Tory plot to gut human rights law should horrify LGBT+ Brits, law professor warns

Dominic Raab will be announcing reforms to the Human Rights Act on Tuesday

Law professor Nicola Barker writes for PinkNews that Tory plans to weaken the Human Rights Act risk rolling back LGBT+ rights.

Last month the government published its proposals for overhauling the Human Rights Act 1998, which incorporates the rights set out in the European Convention on Human Rights (ECHR). The Human Rights Act has been very important for LGBT+ communities with some of the earliest cases brought under the Act resulting in significant new protections for same-sex relationships and trans rights. The government wants to make it more difficult for people to assert their rights and these reforms are likely to pose particular dangers for LGBT+ rights.

Two of the government’s key concerns about the Act are the incremental expansion of rights to keep up with changes in society (referred to as the ‘living tree’ doctrine) and that judges’ powers to interpret legislation in line with Convention rights lead them to ‘rewrite’ legislation instead of simply interpreting it.

The government’s preferred approach would see a more literal reading of the text against its original meaning. This would pose a serious risk to the further development of LGBT+ rights, which were for obvious reasons not anticipated in the early 1950s when the Convention was drafted. Moreover, the premise of this reform is simply incorrect: the recent Independent Human Rights Act Review, commissioned by the government, rejected in the strongest possible terms the idea that judges rewrite legislation and concluded that “it is fanciful to suppose that, even if it is desirable to do so, the living tree element of the Convention could be stripped out, leaving the Convention to be interpreted in its ‘original’ form (whatever that would now be taken to mean)”.

 

The consultation refers to preventing “frivolous or spurious” cases from even coming before the courts. There are no specifics in the consultation document to indicate what the government means by that phrase, but we can turn to the justice secretary’s previous writing on the subject to find out what types of cases he might put into this category. In his book, The Assault on Liberty: What Went Wrong with Rights, Dominic Raab uses trans rights to illustrate his opinion that the Human Rights Act has gone too far: “The right to a private life has generated a right to hormone treatment, from public funds, to facilitate sex changes,” he wrote. “This new right comes with a range of positive duties on government to recognise sex changes – including a duty on social services to alter past personal records in order to hide the fact that such treatment has taken place”. He goes on to criticise the labelling of trans rights as human rights.

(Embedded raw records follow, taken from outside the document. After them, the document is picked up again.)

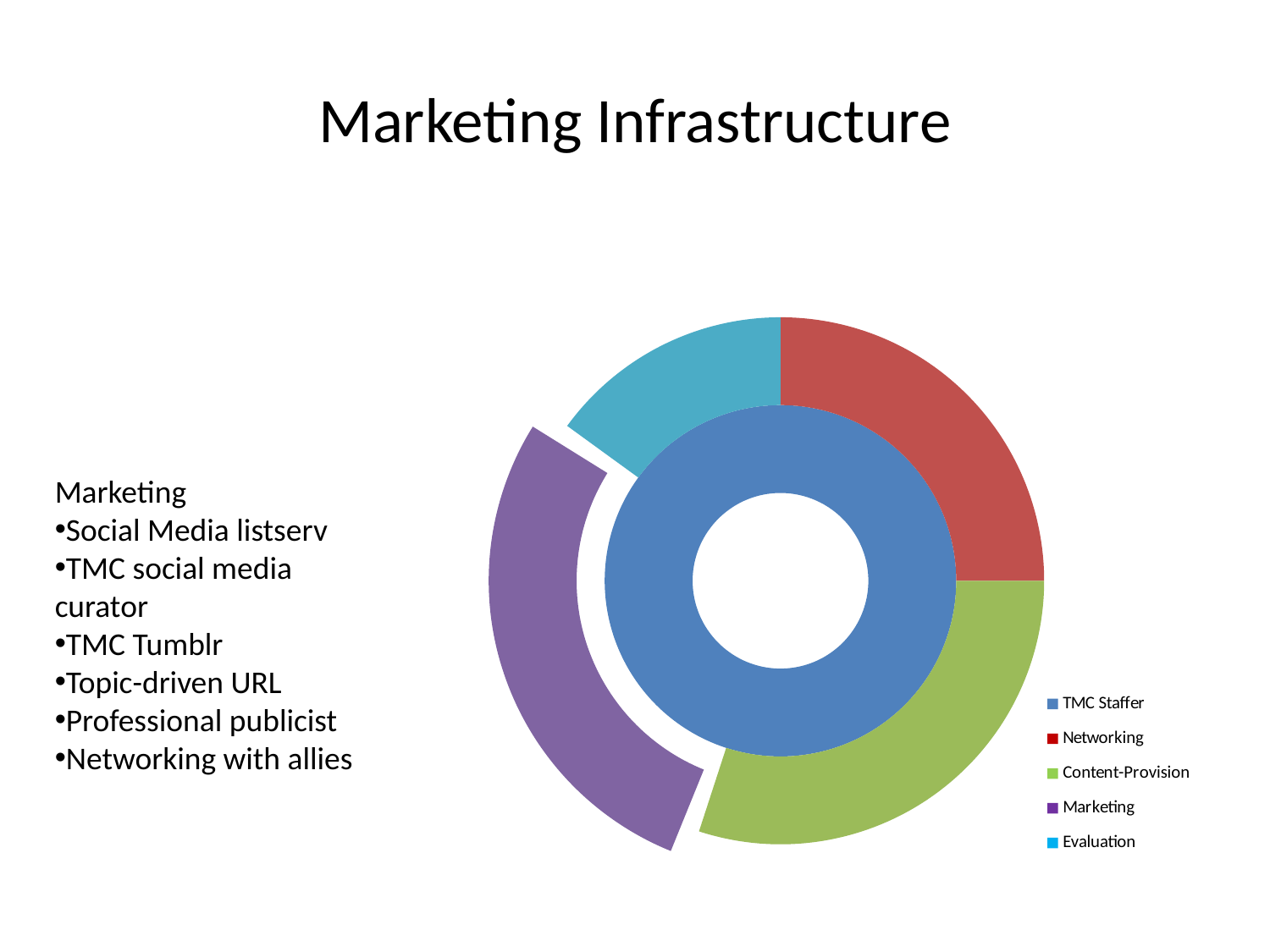
How many entries does the chart legend list? 5 Which category occupies the entire inner ring of the doughnut chart? TMC Staffer What colour represents Content-Provision in the chart? green Which is larger in the outer ring, Marketing or Evaluation? Marketing Which is larger in the outer ring, Networking or Evaluation? Networking Which slice of the outer ring is the smallest? Evaluation What kind of chart is shown on the slide? doughnut chart Which slice of the outer ring is pulled out (exploded) from the rest of the ring? Marketing How many slices make up the outer ring of the doughnut chart? 4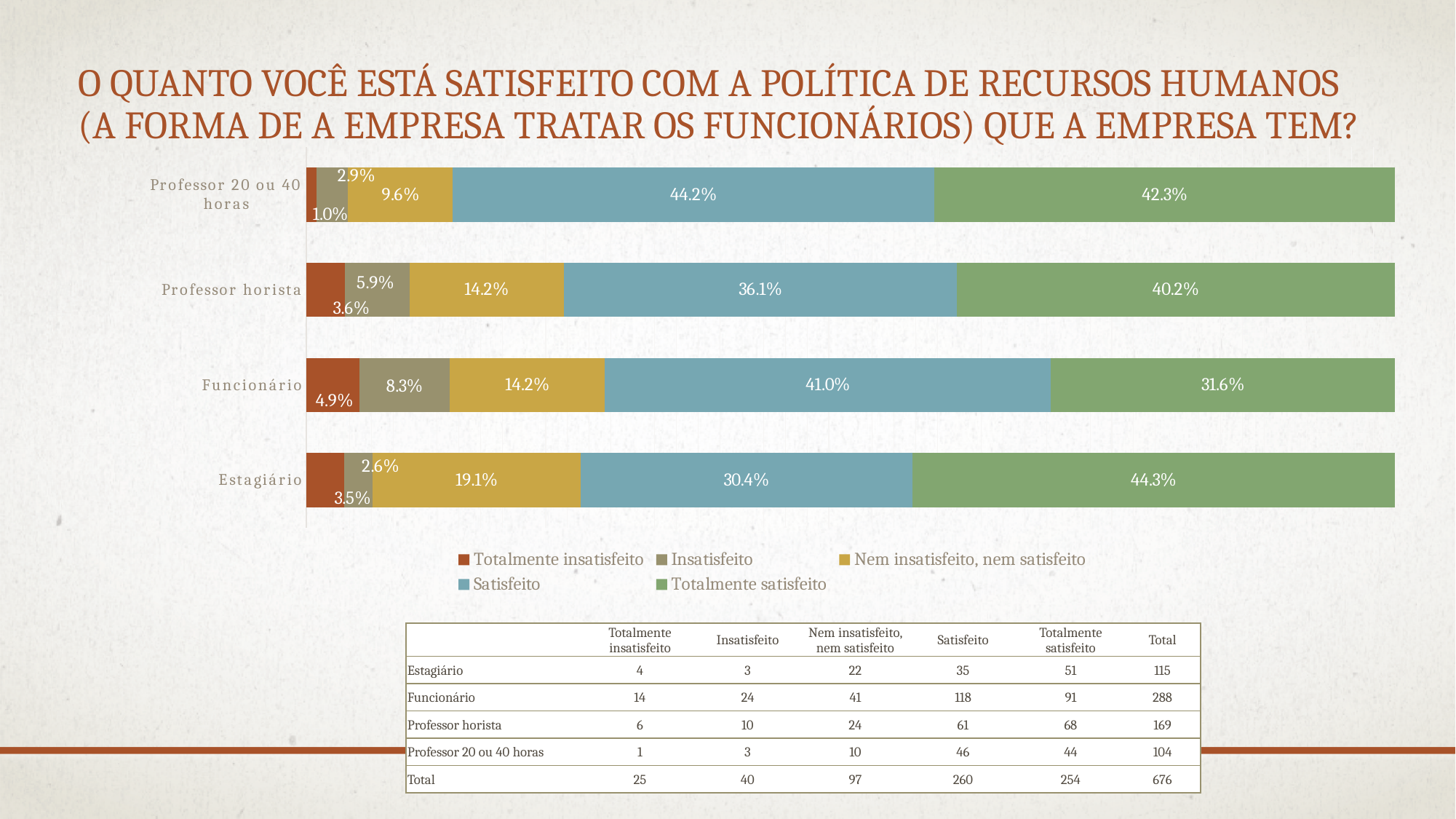
Which category has the highest Satisfeito value? Professor 20 ou 40 horas What kind of chart is shown on the slide? Stacked bar chart Which has a larger Satisfeito value, Professor horista or Estagiário? Professor horista What is the value for Satisfeito in the Funcionário bar? 41.0% What is the value for Insatisfeito in the Professor horista bar? 5.9% How many series does the legend list? 5 How many categories (bars) are shown in the chart? 4 Which category has the lowest Totalmente insatisfeito value? Professor 20 ou 40 horas What is the difference between the Nem insatisfeito, nem satisfeito values for Estagiário and Professor 20 ou 40 horas? 9.5 percentage points Which colour represents Satisfeito in the legend? Blue Which category has the highest Totalmente satisfeito value? Estagiário What is the value for Totalmente satisfeito in the Estagiário bar? 44.3%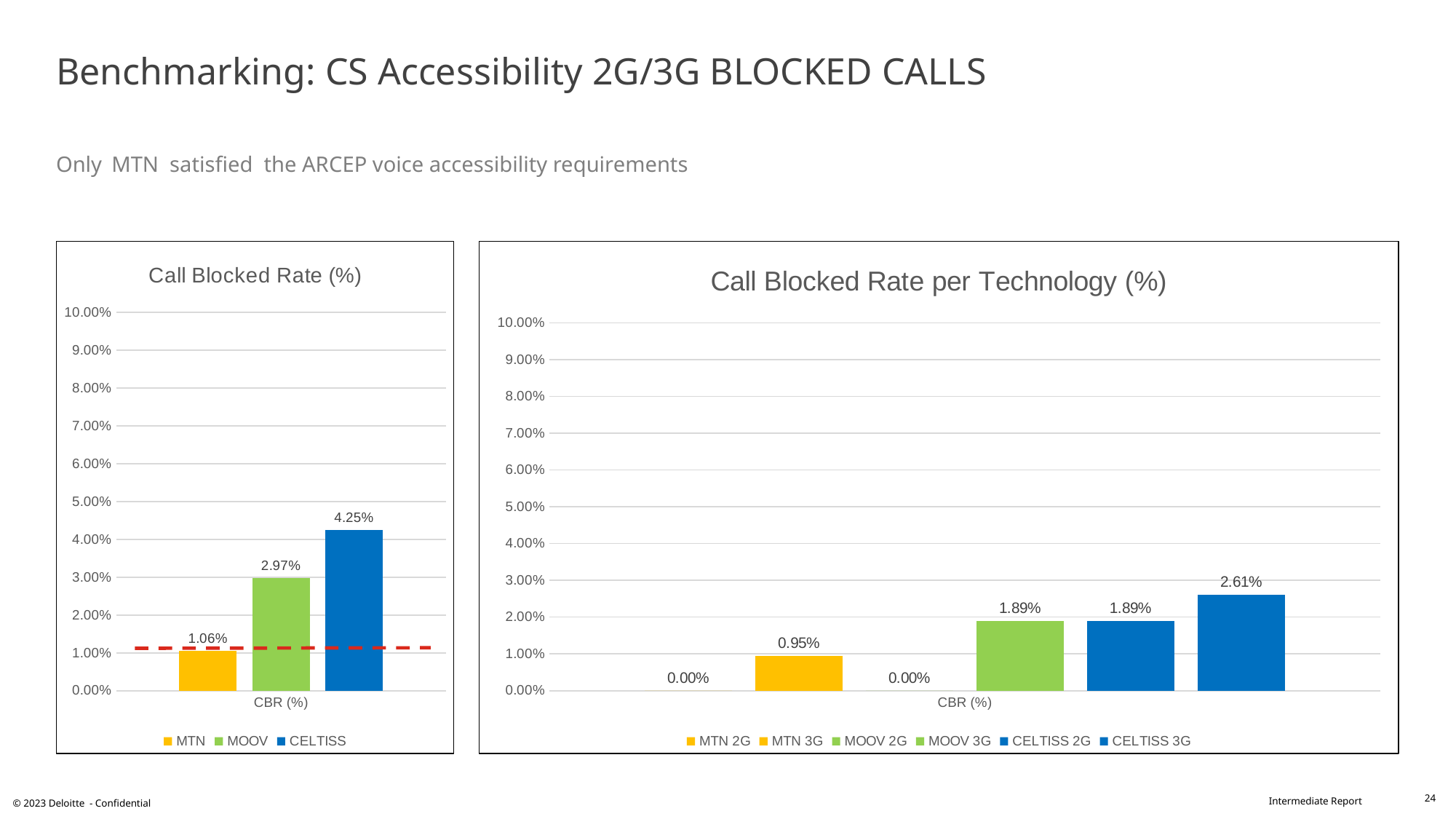
In the 'Call Blocked Rate (%)' chart, what is the value for CELTISS? 4.25% In the 'Call Blocked Rate (%)' chart, which operator has the highest call blocked rate? CELTISS In the 'Call Blocked Rate per Technology (%)' chart, how many series does the legend list? 6 In the 'Call Blocked Rate per Technology (%)' chart, which series has the highest value? CELTISS 3G What kind of chart is the 'Call Blocked Rate per Technology (%)' chart? Bar chart In the 'Call Blocked Rate per Technology (%)' chart, what is the value for MTN 3G? 0.95% In the 'Call Blocked Rate (%)' chart, which operator has the lowest call blocked rate? MTN In the 'Call Blocked Rate per Technology (%)' chart, what is the value for CELTISS 3G? 2.61% In the 'Call Blocked Rate per Technology (%)' chart, what is the value for MOOV 2G? 0.00% In the 'Call Blocked Rate (%)' chart, how many series does the legend list? 3 In the 'Call Blocked Rate (%)' chart, what is the value for MTN? 1.06% In the 'Call Blocked Rate (%)' chart, what is the difference between the CELTISS and MOOV values? 1.28%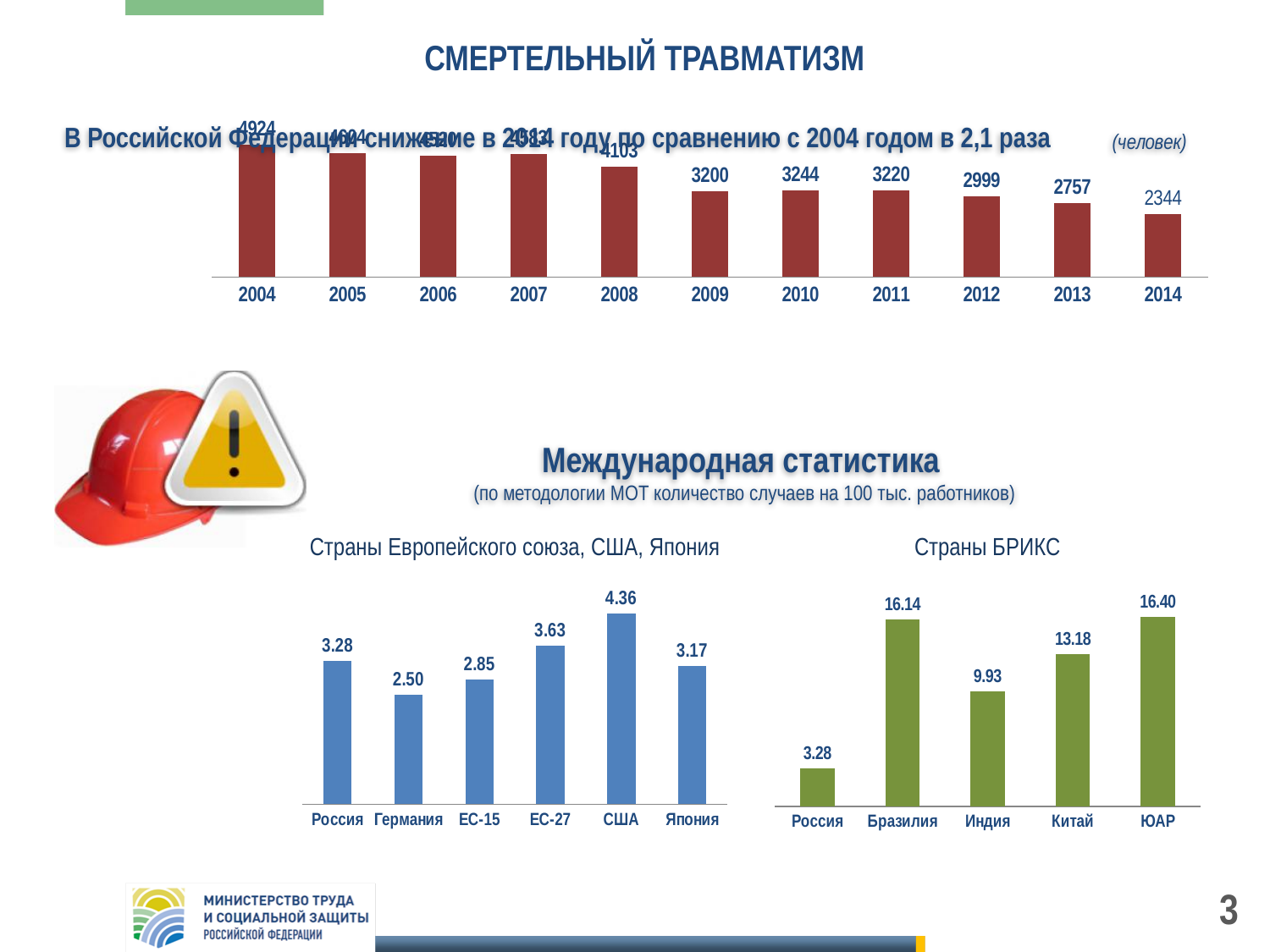
In the top chart of fatal injuries in the Russian Federation, how many years are shown on the x axis? 11 In the top chart of fatal injuries in the Russian Federation, what is the difference between the 2013 and 2014 values? 413 In the top chart of fatal injuries in the Russian Federation, what is the value for 2014? 2344 In the top chart of fatal injuries in the Russian Federation, do the values generally rise or fall from 2004 to 2014? fall In the bottom-right chart 'Страны БРИКС', which is larger, the value for Бразилия or the value for Китай? Бразилия In the bottom-right chart 'Страны БРИКС', which country has the highest value? ЮАР In the bottom-left chart 'Страны Европейского союза, США, Япония', what is the value for США? 4.36 In the bottom-left chart 'Страны Европейского союза, США, Япония', which country has the lowest value? Германия In the bottom-left chart 'Страны Европейского союза, США, Япония', what is the difference between ЕС-27 and ЕС-15? 0.78 In the top chart of fatal injuries in the Russian Federation, what is the value for 2009? 3200 In the bottom-right chart 'Страны БРИКС', what is the value for Индия? 9.93 In the top chart of fatal injuries in the Russian Federation, which year has the lowest value? 2014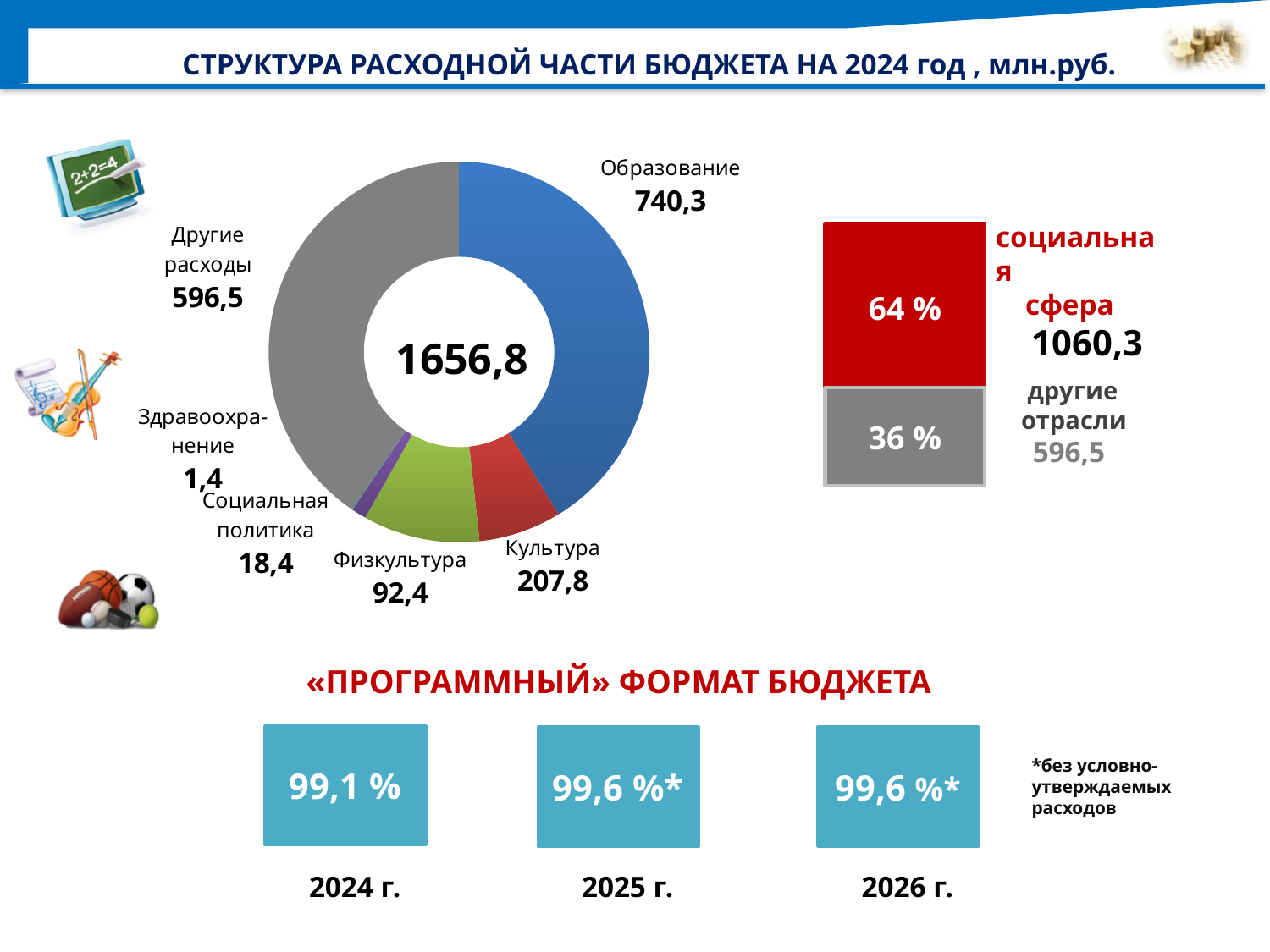
What total value is shown in the centre of the donut chart? 1656,8 In the donut chart, which category has the lowest value? Здравоохранение In the donut chart, what is the value for Социальная политика? 18,4 In the donut chart, which category has the highest value? Образование What kind of chart is used to show the structure of budget expenditures for 2024? Donut (pie) chart In the donut chart, which is larger: Культура or Физкультура? Культура In the donut chart, what is the value for Здравоохранение? 1,4 In the donut chart, what is the difference between Образование and Другие расходы? 143,8 How many categories are shown in the donut chart? 6 In the donut chart, what is the value for Физкультура? 92,4 In the donut chart, what is the value for Образование? 740,3 In the donut chart, what is the value for Культура? 207,8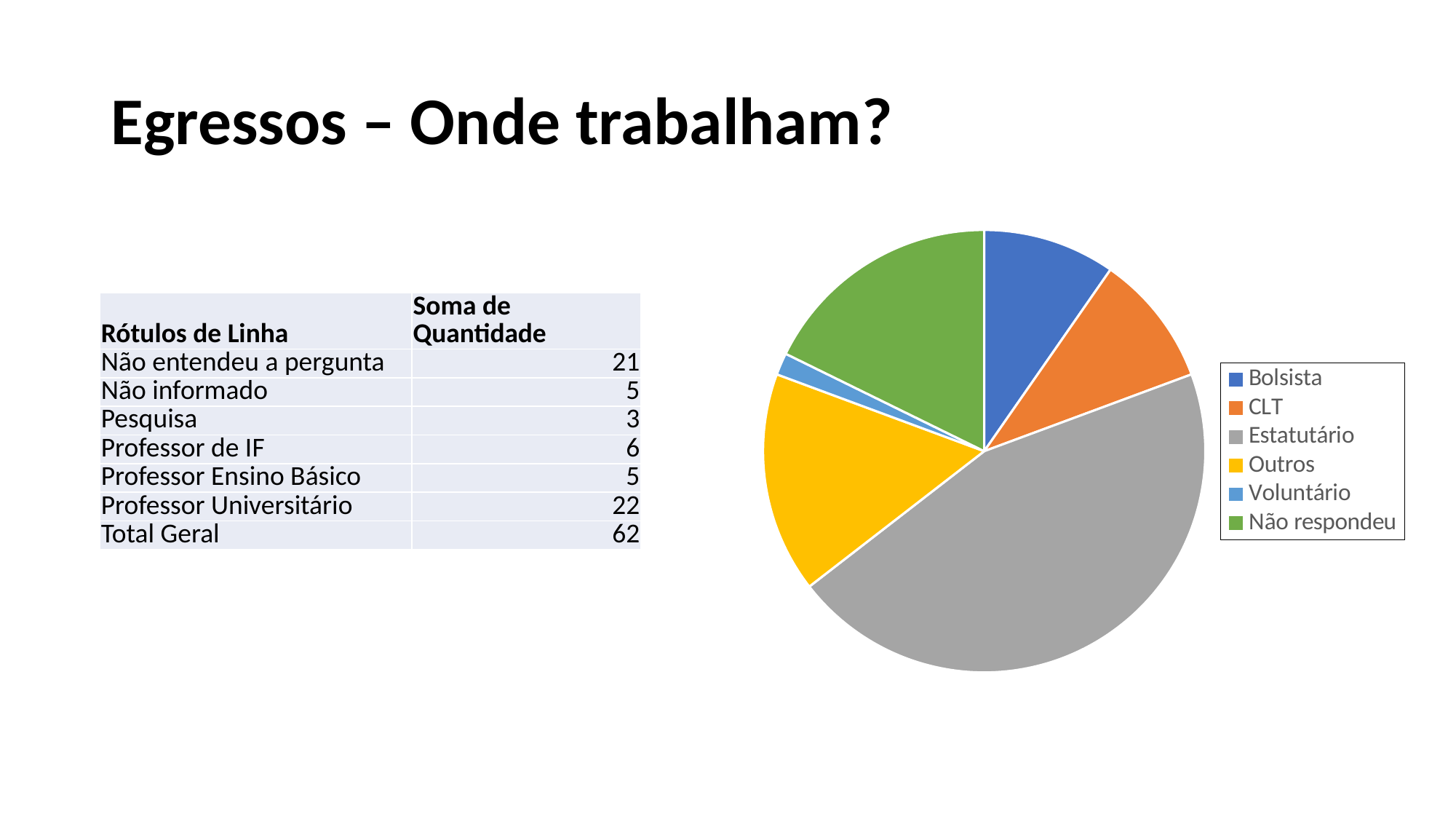
Which category has the largest slice in the pie chart? Estatutário Does the Estatutário slice take up more or less than half of the pie chart? less What kind of chart is shown on the slide? pie chart Which category does the green slice of the pie chart represent? Não respondeu Which category has the smallest slice in the pie chart? Voluntário In the pie chart, which slice is larger: Outros or Voluntário? Outros In the pie chart, which slice is larger: Estatutário or Outros? Estatutário In the pie chart, which slice is larger: Não respondeu or Bolsista? Não respondeu What colour is the Estatutário slice in the pie chart? grey How many slices does the pie chart have? 6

The government’s proposals also target the Article 8 right to private and family life, which has been key in virtually all LGBT+ rights cases. First, the government seeks to effectively remove the right to family life from migrants who are resisting deportation on the basis that they have a partner and/or child in this country, having already previously changed the law so that a right to family life can only prevent deportation in very limited circumstances.

Although the government frames this as being about “foreign criminals”, the consultation actually proposes to include all migrants, whether they are “failed asylum seekers” or “those who enter the UK through safe and legal routes but overstay their right to remain” (p.82). The status of LGBT+ migrants is already very insecure, as illustrated in a case in which the right to family life of a married lesbian couple (who had been lawfully resident and working in the UK) did not prevent deportation. This proposal will make LGBT+ migrants all the more vulnerable to being separated from their family life with loved ones in the UK or deported to countries that would not recognise their relationship.

Second, the government proposes to change the balance that is currently struck between freedom of speech and privacy, so that privacy carries less weight. This has clear implications for issues like outing. For example, in a recent case a man created a website disclosing details of his sexual relationship in order to harass his closeted ex-boyfriend who was born, and now lives in, a country which criminalises same-sex relationships.

The claimant was able to use the Human Rights Act to get an injunction requiring the website to be taken down. If the government proceeds with changing the balance between free speech and privacy it would be much more difficult for people in this situation to protect themselves. At the moment, where there is a competing claim of free speech against privacy neither has precedence. Instead, “the court must consider carefully (or, as is often said, apply an ‘intense focus’ to) the comparative importance of the rights claimed. The justification for interfering with or restricting each right must be taken into account, and the test of proportionality applied”. There hardly seems to be a compelling reason for the government to interfere with this careful balance struck by the courts on a case-by-case basis.

The Human Rights Act has not been a perfect tool. The history of LGBT+ rights shows us how difficult litigating for change is with slow, incremental progress. But while imperfect, the European Convention and its UK counterpart, the Human Rights Act, have been essential tools for LGBT+ rights claims. These proposed reforms threaten, at best, to limit the potential for these cases to be brought and to succeed in the UK courts in future. At worst they pave the way for LGBT+ rights in this country to be rolled back.

The government’s consultation is open until 8 March, 2022. It particularly invites feedback on the equality implications of its proposed reforms either online or by email to [email protected].

Nicola Barker is a professor of law at the University of Liverpool. This article draws on her research project ‘From the Human Rights Act to the British Bill of Rights: A Feminist Perspective’, which was funded by the British Academy.